When I arrive to calculus, I'm met with a smile from Noah. I grit my teeth at him, furious and giving him nothing but a glare.

"Are you okay?" He furrows his brows. "Never better." I huff, placing my Prada handbag down in front of my desk. It's my most recent promotional deal, my publicist got me a partnership with them. It's pretty good I guess, but I hate how whenever I go out now I have to be draped in products even going to school.

"Hey! Hawthorne! Is it true what Kassidy's been saying?" Tristan from the back of the class yells. "Which is what exactly?" I call back.

"That Richard Nelson handcuffed you to the bleachers and fucked you up the ass?" Someone else chimes in. The class is echoed with laughs, waiting for my reaction.

"And what's Nelson saying to all this?" I smirk back to all of them.

"He said you took it like a bitch and passed out." Someone says with a low laugh.

"Interesting... Well I can't say he's ever handcuffed me on the bleachers and done me up the ass, but last year when he tried to get with me his 3 inch dick certainly did not make me pass out." I shrug innocently.

"You seriously got with Richard Nelson?" Tristan gapes at me with a mocking laugh.

"Course she did. She's got with every guy in school, just wait til she starts making her way round teachers." Maja Thatchers laughs from the other side of the class. Jokes on you, I've already got with a teacher.

"Maja!" Noah booms at her angrily. Noah and Maja are twins, I mean they don't look similar at all and they have completely different personalities and friends. 

"Careful Noah, her legs are literally spreading just looking at you." Maja taunts.

"No, my legs only spread for your Dad... Wait never mind, your Dad left didn't he." I frown sarcastically.

Her jaw drops as she stares at me in shock, I hear Noah chortle beside me.

"Least I had one in the first place. And at least my brother and I share one. Your whore of a Mom couldn't close her legs just like you." She fires back defensively.

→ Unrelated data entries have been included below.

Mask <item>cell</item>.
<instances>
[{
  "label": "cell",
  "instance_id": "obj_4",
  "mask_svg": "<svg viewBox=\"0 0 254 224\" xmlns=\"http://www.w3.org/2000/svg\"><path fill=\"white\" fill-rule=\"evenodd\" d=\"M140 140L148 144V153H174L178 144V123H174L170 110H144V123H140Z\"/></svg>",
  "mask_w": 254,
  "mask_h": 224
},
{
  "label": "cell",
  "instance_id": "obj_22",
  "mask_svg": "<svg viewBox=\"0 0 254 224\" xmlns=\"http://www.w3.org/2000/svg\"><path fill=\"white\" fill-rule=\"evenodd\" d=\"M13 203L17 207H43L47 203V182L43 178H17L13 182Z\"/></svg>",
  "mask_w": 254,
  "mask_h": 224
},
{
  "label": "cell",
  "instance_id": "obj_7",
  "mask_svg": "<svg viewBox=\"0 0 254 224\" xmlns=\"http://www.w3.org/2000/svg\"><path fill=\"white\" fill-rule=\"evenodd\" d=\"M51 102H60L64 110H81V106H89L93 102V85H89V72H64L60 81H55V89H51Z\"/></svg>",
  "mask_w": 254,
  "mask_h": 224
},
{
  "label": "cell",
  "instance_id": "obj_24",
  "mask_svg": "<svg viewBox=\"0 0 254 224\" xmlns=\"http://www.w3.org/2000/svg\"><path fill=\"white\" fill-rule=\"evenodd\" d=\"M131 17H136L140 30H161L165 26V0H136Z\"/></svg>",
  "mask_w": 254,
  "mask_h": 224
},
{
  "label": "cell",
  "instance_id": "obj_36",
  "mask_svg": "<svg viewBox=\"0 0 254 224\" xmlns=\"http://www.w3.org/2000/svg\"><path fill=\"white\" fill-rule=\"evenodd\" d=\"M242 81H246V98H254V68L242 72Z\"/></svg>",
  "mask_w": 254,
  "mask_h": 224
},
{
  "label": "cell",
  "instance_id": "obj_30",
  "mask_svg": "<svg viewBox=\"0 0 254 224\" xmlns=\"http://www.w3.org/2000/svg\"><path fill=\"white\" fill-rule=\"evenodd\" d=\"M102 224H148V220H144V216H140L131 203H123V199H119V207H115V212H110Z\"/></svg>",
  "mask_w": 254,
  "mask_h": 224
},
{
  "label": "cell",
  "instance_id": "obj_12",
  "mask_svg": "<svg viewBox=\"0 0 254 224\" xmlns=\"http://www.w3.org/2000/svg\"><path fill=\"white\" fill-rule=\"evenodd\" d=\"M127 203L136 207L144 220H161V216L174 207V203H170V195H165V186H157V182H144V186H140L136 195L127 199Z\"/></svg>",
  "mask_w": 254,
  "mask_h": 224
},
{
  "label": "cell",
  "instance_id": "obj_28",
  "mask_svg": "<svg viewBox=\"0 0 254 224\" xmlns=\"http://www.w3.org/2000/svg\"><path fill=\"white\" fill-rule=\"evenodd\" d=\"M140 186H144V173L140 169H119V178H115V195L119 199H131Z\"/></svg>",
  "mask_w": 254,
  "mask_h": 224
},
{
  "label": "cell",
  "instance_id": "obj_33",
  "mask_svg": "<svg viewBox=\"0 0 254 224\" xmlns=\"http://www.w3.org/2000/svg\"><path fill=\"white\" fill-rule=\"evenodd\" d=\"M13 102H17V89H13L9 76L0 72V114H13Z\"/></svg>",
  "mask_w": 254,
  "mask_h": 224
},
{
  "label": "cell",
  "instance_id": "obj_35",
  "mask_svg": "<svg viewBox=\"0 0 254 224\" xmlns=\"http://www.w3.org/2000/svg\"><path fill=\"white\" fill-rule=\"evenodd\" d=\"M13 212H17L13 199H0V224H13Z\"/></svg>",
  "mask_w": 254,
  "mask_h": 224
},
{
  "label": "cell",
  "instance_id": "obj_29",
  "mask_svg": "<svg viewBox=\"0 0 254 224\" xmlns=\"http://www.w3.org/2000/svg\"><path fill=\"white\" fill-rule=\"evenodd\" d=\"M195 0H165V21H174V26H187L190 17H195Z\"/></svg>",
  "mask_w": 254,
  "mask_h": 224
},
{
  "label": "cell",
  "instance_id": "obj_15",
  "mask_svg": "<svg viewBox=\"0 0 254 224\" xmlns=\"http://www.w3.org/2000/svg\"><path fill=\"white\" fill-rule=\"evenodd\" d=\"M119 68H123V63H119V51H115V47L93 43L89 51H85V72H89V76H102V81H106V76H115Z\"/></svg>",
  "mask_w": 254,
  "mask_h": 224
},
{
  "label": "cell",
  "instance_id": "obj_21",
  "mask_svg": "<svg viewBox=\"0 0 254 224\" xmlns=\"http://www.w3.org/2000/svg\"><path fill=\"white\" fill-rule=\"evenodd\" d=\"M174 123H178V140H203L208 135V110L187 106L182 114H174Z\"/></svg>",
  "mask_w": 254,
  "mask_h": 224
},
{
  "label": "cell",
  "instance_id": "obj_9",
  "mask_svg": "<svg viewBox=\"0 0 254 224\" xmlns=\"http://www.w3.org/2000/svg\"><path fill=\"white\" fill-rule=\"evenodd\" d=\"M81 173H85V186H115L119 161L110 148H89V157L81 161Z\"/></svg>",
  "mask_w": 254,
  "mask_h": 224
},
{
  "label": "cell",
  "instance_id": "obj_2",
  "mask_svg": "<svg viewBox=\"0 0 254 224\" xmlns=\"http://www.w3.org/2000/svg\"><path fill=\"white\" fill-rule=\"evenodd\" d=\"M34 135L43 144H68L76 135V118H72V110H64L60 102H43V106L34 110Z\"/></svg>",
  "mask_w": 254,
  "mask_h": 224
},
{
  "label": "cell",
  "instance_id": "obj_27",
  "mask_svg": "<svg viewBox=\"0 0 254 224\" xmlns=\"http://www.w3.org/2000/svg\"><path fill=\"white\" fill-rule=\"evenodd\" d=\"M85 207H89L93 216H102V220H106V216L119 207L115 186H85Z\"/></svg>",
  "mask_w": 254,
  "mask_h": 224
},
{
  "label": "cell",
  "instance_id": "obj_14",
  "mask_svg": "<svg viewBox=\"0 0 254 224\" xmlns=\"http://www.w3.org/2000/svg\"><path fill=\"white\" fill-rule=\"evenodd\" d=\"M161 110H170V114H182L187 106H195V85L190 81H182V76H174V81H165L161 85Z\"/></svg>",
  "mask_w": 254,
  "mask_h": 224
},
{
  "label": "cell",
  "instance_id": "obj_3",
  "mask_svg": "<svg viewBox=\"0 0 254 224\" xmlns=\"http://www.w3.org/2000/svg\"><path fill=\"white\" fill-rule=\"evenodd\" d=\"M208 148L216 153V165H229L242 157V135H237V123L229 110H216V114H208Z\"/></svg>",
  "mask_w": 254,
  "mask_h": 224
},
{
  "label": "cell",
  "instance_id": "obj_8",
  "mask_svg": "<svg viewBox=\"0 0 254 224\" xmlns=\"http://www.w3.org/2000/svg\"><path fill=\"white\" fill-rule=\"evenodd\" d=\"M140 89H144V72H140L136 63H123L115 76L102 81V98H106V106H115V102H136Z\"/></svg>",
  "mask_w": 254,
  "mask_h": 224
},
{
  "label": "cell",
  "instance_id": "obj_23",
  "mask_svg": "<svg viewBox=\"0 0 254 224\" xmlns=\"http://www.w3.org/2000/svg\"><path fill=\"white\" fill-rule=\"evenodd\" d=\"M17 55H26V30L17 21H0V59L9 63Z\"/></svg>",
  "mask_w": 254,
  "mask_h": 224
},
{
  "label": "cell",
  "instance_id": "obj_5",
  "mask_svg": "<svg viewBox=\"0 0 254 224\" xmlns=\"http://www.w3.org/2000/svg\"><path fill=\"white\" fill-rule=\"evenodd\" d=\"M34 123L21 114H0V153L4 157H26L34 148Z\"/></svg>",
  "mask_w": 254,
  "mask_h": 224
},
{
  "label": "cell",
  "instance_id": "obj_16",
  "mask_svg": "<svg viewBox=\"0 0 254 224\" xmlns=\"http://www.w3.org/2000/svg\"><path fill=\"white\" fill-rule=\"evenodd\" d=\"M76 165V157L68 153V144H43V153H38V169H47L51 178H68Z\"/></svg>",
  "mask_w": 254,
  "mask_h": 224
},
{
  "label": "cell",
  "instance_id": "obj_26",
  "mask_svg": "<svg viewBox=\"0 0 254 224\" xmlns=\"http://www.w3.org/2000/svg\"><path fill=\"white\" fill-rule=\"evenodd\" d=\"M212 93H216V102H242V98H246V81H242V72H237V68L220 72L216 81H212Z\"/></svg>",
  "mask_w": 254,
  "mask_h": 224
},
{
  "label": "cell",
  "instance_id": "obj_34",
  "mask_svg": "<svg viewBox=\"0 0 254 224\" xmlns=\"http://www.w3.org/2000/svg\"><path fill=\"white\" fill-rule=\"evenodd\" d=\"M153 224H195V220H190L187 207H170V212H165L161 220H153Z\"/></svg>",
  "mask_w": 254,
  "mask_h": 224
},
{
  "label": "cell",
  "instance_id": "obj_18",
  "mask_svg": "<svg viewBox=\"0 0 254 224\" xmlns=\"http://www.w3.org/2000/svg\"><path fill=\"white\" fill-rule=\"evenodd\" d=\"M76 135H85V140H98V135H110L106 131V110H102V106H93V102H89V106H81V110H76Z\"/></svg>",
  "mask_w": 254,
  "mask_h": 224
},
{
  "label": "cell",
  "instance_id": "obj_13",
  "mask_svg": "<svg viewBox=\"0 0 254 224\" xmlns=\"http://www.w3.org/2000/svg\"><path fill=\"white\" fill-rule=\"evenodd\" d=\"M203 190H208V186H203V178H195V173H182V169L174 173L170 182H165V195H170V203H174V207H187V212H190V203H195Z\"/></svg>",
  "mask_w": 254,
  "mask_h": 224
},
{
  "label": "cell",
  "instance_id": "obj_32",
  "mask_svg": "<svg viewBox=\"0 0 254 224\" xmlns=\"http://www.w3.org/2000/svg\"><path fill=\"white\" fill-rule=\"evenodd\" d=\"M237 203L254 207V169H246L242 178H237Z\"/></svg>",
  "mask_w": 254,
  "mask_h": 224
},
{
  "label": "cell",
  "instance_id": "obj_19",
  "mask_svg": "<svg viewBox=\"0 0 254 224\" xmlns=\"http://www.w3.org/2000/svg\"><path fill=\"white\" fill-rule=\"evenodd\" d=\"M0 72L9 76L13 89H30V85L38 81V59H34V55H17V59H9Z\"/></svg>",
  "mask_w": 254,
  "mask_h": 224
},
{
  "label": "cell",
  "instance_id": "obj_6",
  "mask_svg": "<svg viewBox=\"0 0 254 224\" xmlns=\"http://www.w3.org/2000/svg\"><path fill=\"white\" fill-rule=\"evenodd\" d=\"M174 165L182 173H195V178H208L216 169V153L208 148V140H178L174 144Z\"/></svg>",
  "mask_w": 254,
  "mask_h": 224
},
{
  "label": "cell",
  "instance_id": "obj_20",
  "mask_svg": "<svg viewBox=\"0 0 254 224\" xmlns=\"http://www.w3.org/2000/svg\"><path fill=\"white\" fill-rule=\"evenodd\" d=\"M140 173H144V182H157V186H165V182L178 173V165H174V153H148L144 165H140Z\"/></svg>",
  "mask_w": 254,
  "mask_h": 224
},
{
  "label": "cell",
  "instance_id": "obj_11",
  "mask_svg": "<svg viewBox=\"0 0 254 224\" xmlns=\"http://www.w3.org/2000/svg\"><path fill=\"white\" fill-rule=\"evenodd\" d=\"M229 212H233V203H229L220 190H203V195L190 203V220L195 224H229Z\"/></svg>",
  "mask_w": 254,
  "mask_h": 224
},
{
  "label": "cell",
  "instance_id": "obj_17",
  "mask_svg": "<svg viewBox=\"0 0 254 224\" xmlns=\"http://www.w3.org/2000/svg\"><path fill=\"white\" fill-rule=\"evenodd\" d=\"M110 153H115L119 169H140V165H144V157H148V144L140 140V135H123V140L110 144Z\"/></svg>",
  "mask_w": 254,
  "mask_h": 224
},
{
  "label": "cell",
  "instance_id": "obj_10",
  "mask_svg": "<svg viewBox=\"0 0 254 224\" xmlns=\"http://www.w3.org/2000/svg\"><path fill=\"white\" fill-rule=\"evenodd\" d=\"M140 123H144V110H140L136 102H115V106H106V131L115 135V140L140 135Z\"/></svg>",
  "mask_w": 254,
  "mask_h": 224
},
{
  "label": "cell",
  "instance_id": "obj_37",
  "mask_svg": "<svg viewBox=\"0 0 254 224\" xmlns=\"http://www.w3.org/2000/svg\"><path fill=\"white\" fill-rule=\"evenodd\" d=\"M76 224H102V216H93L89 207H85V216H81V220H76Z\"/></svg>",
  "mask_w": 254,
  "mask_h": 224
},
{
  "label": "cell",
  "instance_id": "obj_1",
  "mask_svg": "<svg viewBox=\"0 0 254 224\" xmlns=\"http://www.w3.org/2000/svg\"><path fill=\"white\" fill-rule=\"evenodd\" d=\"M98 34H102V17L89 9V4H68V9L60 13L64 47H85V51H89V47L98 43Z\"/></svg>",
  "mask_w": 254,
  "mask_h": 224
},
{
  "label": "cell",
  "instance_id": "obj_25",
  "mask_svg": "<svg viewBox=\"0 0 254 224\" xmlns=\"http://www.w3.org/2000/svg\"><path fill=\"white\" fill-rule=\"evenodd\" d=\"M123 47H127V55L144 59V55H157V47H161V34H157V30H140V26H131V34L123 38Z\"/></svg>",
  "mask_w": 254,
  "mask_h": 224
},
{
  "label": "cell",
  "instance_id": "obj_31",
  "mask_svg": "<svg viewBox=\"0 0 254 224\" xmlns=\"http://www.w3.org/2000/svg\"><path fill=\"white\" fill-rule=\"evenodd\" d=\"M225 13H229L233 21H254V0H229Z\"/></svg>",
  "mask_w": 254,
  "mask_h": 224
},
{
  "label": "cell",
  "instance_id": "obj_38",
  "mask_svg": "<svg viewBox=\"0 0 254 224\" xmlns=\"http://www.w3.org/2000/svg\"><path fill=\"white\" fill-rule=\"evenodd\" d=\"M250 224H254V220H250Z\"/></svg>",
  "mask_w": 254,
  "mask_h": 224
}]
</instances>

"Yeah I guess the apple really doesn't fall far from the tree does it? Same goes for you i'm sure, your Mom got a boob job, so you did. Didn't you?" I jab.

Her cheeks glow red, knowing she only heard one person that, Kassidy. But she made the mistake of telling her in the locker rooms when I was close enough to overhear their whispers.

"I heard you got an F on that test. I guess this class must be hard for you, so many big numbers. All of them must remind you of your body count." She tuts.

"Yeah, and what's your body count again Virgin Mary?" I tease.

"You know like 20% of people have an STI. Which means you are bound to have like all of them at this point. I mean chlamydia, gonorrhoea, herpes, HPV, aids." Maja lists. 

Meanwhile, our teacher just types on his computer ignoring our very public teasing argument. The rest of the class laugh and cheer when one of us says something particularly funny.

"Maja! That's quite enough. Spencer's STI's are none of our business." Mr Harrison finally speaks up, making the whole class burst out laughing and my cheeks glow red.

"I don't have an STI!" I intervene defensively.

"But if you did. You shouldn't be shamed. This is a safe space." My teacher announces, clearly enjoying the way everyone is laughing at his jokes.